I stepped through the entry of No. 12 into gardens newly renovated in 2012. Renamed Les Jardins Renoir, three areas have been replanted to recall those enjoyed by Renoir during his stay, with his “La Balançoire” delightfully represented by a swing hanging from the branch of an apple tree.
An arbor draped in white roses led to the museum’s entrance. Inside, winding stairs led to floors containing a treasure trove of photographs, posters and paintings that recalled the daily life and exuberant cabaret scene of the Impressionists’ Montmartre.
Windows along the way offered the opportunity to compare the palette of the Montmartre artists with their planted rendition in the garden below — a bed of vibrant red, yellow and blue flowers, reminiscent of van Gogh, with lilac, roses and hydrangeas representing the softer hues of Degas and Utrillo. Right on cue, as if escaped from Steinlen’s poster “Le Cabaret du Chat Noir,” the museum’s resident black cat strolled by the lily pond below.
A fine view of the Montmartre vineyard appeared, in existence since the Middle Ages and replanted in 1933, festooned with bird netting this day to protect grapes slated for harvest in a few days.
At the bottom of the vineyard hill, Au Lapin Agile, a cabaret and bar favored by Picasso, Modigliani and Toulouse-Lautrec, operates as such to this day.
Leaving the museum, I followed quiet rue Cortot into the Place du Tertre’s throngs of souvenir-shopping tourists and easel-toting artists hawking paintings and the opportunity to have your portrait sketched for a price.
Farther along, the square fronting Sacré-Cœur was filled with the steady stream of visitors making their way up the stairs to the wedding cake on the hill and its panoramic views of the city.

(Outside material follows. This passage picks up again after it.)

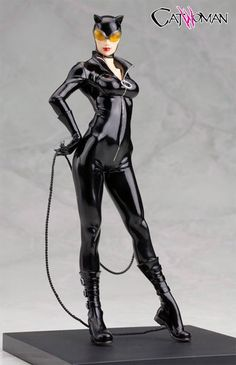 Catwoman was sculpted by master artist Goutaro Takeuchi & ArtFX+ DC Comics Catwoman | Toys and statues | Pinterest | Comic ...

Most, I suspected, would return to the Paris below via the route on which they arrived without an inkling of what they’d missed but steps away.
Getting situated
The Musée de Montmartre (12-14 rue Cortot, Paris; phone +33 1 49 25 89 35.), in the 18th arrondissement, is open daily 10 a.m.-6 p.m. The admission fee is €9 (near $12) per adult, €7 per student age 18-25 or €5 per child age 10-17 and free to those under age 10.
For this visit to Paris, a multigenerational one, I again looked to Chez Vous Paris Apartments (Sausalito, CA; 415/331-2535) for an apartment, as I had on three previous family visits. We found one superbly located in the 6th arrondissement measuring 1,000 square feet and comfortably sleeping six.
Its $920-per-night tab seemed expensive until we noted the going price for Paris’ hotel rooms, the apartment’s well-equipped spaciousness and the need not to eat all meals out. As a repeat renter, I received a discounted rate.